I jolt up awake from that weird dream. My face is drenched in tears. Why? I have no idea.

Who the hell was that?

I shook my head in attempt to get rid of the thoughts.

Lately, I've been getting these weird dreams about a guy. I can't see his face. But I can tell he's a guy cause of his voice.

For some reason it's very comforting and everytime I get these dreams I wake up with teary eyes.

I finally have a little motivation to get out of bed.

I walk to the huge glass window near my bed.

I live in a condo in New York.

I became a song writer. It has always been my dream to become one.

At least I think so. I lost my memories when I was 18 due to a surgery to cure my brain cancer.

I sigh and go to the kitchen.

I look through my fridge and it's quite empty except for a piece of chocolate fudge cake leftover from my birthday last week.

I guess that would do for breakfast. I'm just gonna go to the grocery store later.

I sit down on the floor at the balcony with my phone next to me. I stare at my phone.

Should I call them?

I haven't seen my besties and family since 5 months. I miss them.

I sigh and shake my head.

I take my phone and play my Spotify list. My newest song 'skyscraper' comes on and I hum to it.

No I'm not a singer. I'm a songwriter. I've always wanted to be a singer but I just didn't have the courage. I have anxiety.

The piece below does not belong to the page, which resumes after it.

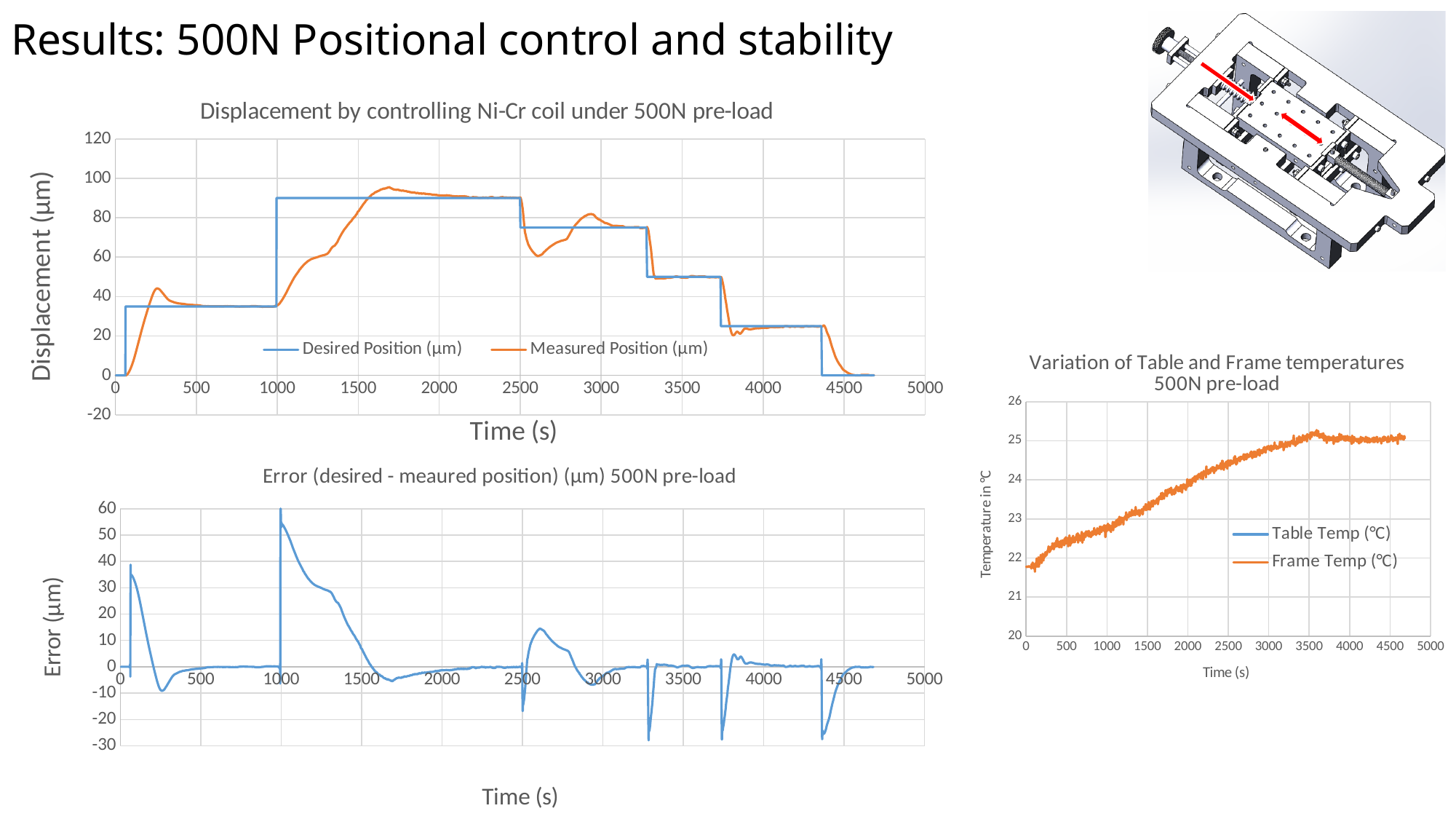
What kind of chart is the 'Displacement by controlling Ni-Cr coil under 500N pre-load' chart? line chart What is the y-axis title of the 'Variation of Table and Frame temperatures 500N pre-load' chart? Temperature in ℃ In the 'Error (desired - meaured position) (µm) 500N pre-load' chart, is the lowest error near 3300 s greater or less than -20? less How many series does the legend of the 'Variation of Table and Frame temperatures 500N pre-load' chart list? 2 In the 'Displacement by controlling Ni-Cr coil under 500N pre-load' chart, is the Desired Position between 3800 s and 4300 s greater or less than 40? less In the 'Variation of Table and Frame temperatures 500N pre-load' chart, does the temperature generally rise or fall from 0 s to 3500 s? rise How many series does the legend of the 'Displacement by controlling Ni-Cr coil under 500N pre-load' chart list? 2 In the 'Error (desired - meaured position) (µm) 500N pre-load' chart, is the peak error at about 1000 s greater or less than 50? greater What kind of chart is the 'Error (desired - meaured position) (µm) 500N pre-load' chart? line chart In the 'Displacement by controlling Ni-Cr coil under 500N pre-load' chart, what are the two legend entries? Desired Position (µm) and Measured Position (µm)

I'm scared of making a fool of myself, making the smallest mistake or being judged.

Yes I know it's stupid. So what? Everyone gets judged.

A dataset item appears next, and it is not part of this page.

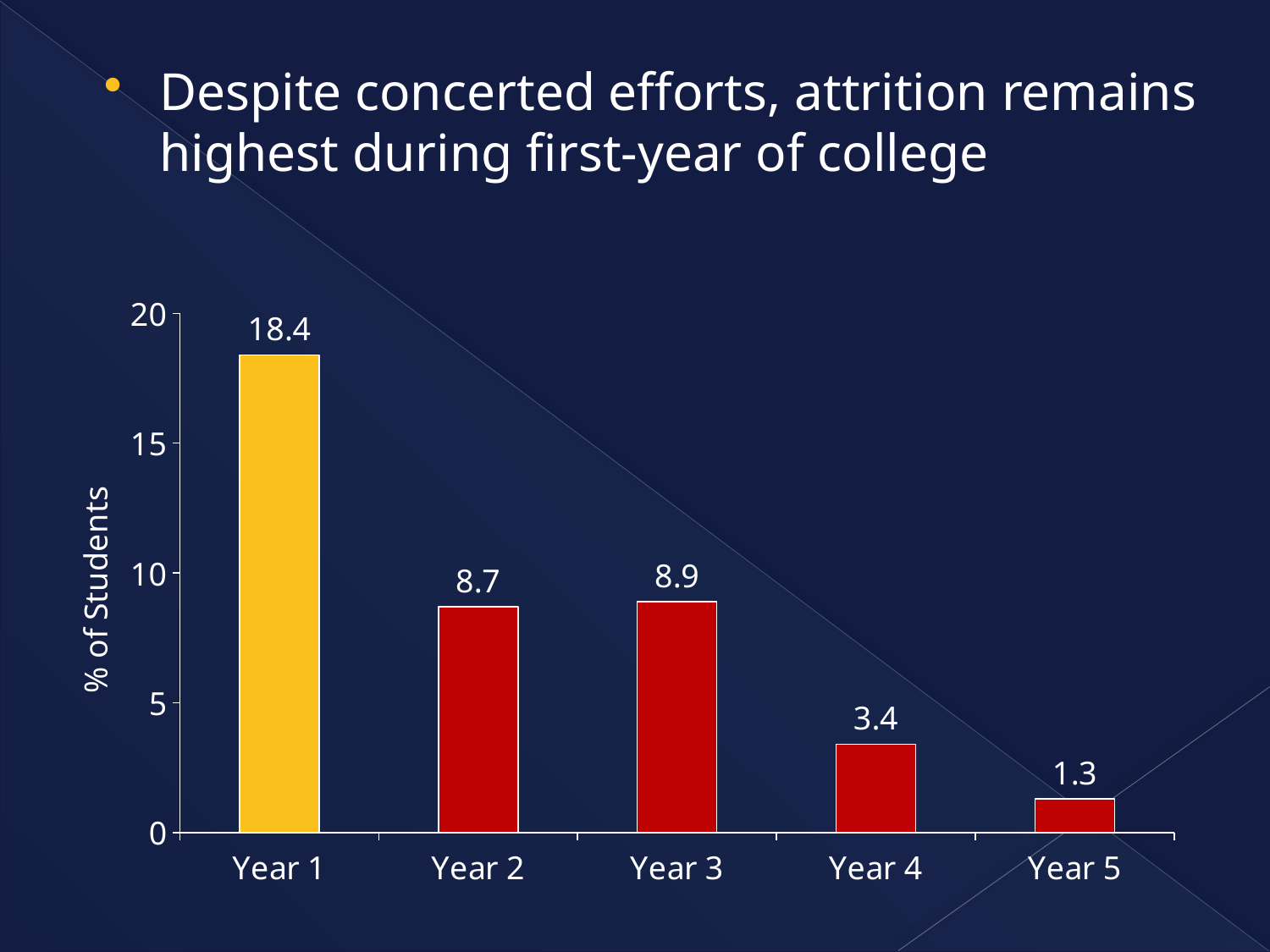
What kind of chart is shown on the slide? bar chart What is the value for Year 5? 1.3 What is the value for Year 1? 18.4 Which is larger, the value for Year 2 or the value for Year 4? Year 2 What is the value for Year 4? 3.4 Is the value for Year 3 greater or less than 10? less How many years are shown on the x axis? 5 What is the label of the y axis? % of Students Which year has the lowest value? Year 5 What is the difference between the values for Year 1 and Year 2? 9.7 What is the difference between the values for Year 4 and Year 5? 2.1 Which year has the highest value? Year 1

But it's hard not everyone understands.

Anyway, after this I have work. I can come by anytime I want.

I felt a sudden urge to want to go to work. I felt like something good but bad is going to happen today.

I get up and put my plate of cake in the dishwasher and got ready for work.

-•-

After taking a shower, I smelled like strawberries. God do I love strawberries.

I went to my closet and take out something suitable for work but still cute. What? I'm only 22.